Известный исследователь глобального неравенства Б.Миланович очень четко подметил: «Читать о глобальном неравенстве — читать об экономической истории мира» (Миланович 2017). Однако проблема социального неравенства сегодня столь популярна не только потому, что является сконцентрированной характеристикой состояния общества в целом, но и еще в связи с тем, что выступает катализатором многих иных проблем общественного развития, а также индексом социальной справедливости общества.
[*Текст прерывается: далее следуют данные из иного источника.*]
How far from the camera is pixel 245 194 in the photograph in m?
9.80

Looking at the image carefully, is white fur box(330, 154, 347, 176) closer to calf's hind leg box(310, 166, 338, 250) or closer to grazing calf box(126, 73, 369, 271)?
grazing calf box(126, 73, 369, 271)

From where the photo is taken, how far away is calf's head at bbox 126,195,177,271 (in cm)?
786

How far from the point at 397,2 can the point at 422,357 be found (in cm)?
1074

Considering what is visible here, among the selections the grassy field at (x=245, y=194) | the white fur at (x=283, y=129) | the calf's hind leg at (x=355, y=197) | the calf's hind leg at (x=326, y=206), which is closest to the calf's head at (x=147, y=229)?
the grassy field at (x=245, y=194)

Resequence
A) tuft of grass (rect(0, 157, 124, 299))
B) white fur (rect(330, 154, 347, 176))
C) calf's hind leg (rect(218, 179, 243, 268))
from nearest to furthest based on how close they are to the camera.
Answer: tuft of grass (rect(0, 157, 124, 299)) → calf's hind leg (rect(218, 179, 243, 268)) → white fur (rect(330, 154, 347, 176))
Социальное неравенство — явление комплексное и многоликое. Гендерное, территориальное, возрастное и так далее — это все разные обличья социального неравенства. Однако, на наш взгляд, наибольший интерес представляет социально-экономическое неравенство, которое является наиболее «чувствительной» темой, фигурирующей в политическом дискурсе и практическом политическом поле. Имущественное неравенство зачастую порождает или усиливает иные виды неравенств и поднимает на повестку дня вопрос о необходимости поиска иных, альтернативных существующей моделей мироустройства. Потому именно на нем мы сконцентрируем свое внимание.
Эксперты аналитического центра «Oxfam» недавно ошеломили общественность реальной величиной существующего в мире неравенства. В докладе «An economy for the 99 percent», опубликованном в январе 2017 года, было отмечено, что разрыв между богатыми и бедными значительно больше, чем считалось ранее. На сегодняшний день лишь 8 супербогачей обладают такими состояниями, которые имеют в своем распоряжении 3,5 млрд человек, то есть нижняя по доходам половина жителей нашей планеты. Согласно докладу, первый триллионер появится в течение 25 лет, в то время как каждый десятый человек живет на меньше чем $2 в день. Для сравнения, еще в 2015 году богатство, которым суммарно владела нижняя по доходам половина человечества, концентрировалось в руках 62 человек, а в 2010 году — таким же богатством владело 388 человек (Oxfam Briefing Paper 2017: 2).
Рисунок 1. Количество супербогачей, чьи состояния равны состоянию 3,5 млрд человек, т. е. нижней по доходам половине человечества (2010–2017 гг.)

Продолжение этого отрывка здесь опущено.